In the Himalayas, Mount Everest is visited by a growing number of climbers who have traditionally had more energy for packing in supplies than for packing out trash. The camp at 26,000 feet "has become known as the highest junkyard in the world," according to a 4 March 1996 article by Peter Ford in The Christian Science Monitor. "Like camps farther down the mountain, it is littered with empty oxygen and cooking gas cylinders, tins, tents, sleeping bags, food, ropes, batteries, plastics, and the frozen corpses of climbers who have died on the mountain." The government of Nepal now requires climbing groups to submit a deposit that is refunded only after teams return with their trash.
A Room with a View
Tourism development can drastically alter land use, particularly when large numbers of tourists descend on small, fragile environments such as often exist on coastlines. In the Philippines, the 2,500-acre island of Boracay had 2,000 residents in the 1980s; today, up to 20,000 tourists may crowd the island at once. One-tenth of the land is now devoted to a golf course, and in 1997 environmental regulators noted dangerous levels of fecal coliform bacteria, an indicator of untreated sewage, in ocean waters where people were swimming. According to figures cited in The Green Host Effect, sprawl is further advanced in Cancun, on Mexico's Yucatan Peninsula, which grew from a tiny fishing village in the early 1970s into a tourist mecca with more than 20,000 hotel rooms and 2.6 million visitors annually. Each day, the local landfill receives 450 tons of garbage. Many of the poor among Cancun's 300,000 residents live in shantytowns, and 75% of their sewage flows untreated into the lagoon behind the beach. Heading south toward Belize, shoreline destinations along modern highways are replacing pristine rainforest, and tourism in Playa del Carmen, Mexico, has been growing at 30% annually.
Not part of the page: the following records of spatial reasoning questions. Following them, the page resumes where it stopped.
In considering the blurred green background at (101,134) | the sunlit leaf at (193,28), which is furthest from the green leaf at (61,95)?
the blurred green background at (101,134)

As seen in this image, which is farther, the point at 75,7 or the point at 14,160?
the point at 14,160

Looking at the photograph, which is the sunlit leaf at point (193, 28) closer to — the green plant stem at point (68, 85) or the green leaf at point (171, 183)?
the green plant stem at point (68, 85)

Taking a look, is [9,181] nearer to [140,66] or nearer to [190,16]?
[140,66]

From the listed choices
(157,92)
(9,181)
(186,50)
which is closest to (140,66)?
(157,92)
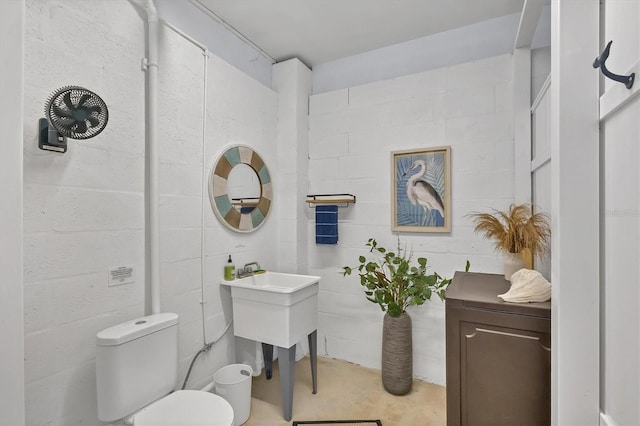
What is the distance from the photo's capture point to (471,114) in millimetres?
2352

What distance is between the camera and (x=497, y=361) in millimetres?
1363

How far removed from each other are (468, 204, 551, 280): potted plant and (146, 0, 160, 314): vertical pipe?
1.87 meters

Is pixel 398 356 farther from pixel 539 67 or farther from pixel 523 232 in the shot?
pixel 539 67

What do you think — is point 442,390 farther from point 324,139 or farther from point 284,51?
point 284,51

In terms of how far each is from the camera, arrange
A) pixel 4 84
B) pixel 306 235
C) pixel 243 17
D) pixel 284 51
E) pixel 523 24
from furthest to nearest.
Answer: pixel 306 235, pixel 284 51, pixel 243 17, pixel 523 24, pixel 4 84

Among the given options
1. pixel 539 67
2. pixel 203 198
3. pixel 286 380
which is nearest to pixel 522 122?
pixel 539 67

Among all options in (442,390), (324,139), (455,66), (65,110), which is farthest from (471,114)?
(65,110)

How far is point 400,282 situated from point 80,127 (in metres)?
2.09

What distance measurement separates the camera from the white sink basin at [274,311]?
79.9 inches

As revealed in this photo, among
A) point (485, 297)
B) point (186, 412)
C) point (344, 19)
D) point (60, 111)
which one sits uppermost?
point (344, 19)

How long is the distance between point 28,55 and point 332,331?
2.68 meters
Coastal development can damage other marine resources. Anchoring and disturbance by scuba divers and their boats has damaged reefs in the Yucatan, the Caribbean, and elsewhere. Road building and development can cause siltation and destruction of harbors and sea life.
Tourist development can also cause problems inland. In Asia, for example, golf courses near tourist destinations are causing concern. Thailand bills itself as a "golfer's paradise," but densely populated tropical nations may be ill-suited to golf courses, which appropriate large tracts of land from agriculture. Golf courses also reportedly use between 800,000 and 1.3 million gallons of water per day during the dry season. Oliver Hillel, director of the ecotourism program at Conservation International, says, "In the Malay Peninsula of Thailand, a local government has opted to supply tourist facilities--golf courses--with water and energy before [serving] the local people." The average golf course also receives 1,500 kilograms of fertilizer, herbicide, and pesticide each year, according to The Green Host Effect, which also notes that the chemicals "have been associated with pollution of water resources, the death of wildlife, and increased diseases, including cancer, among humans."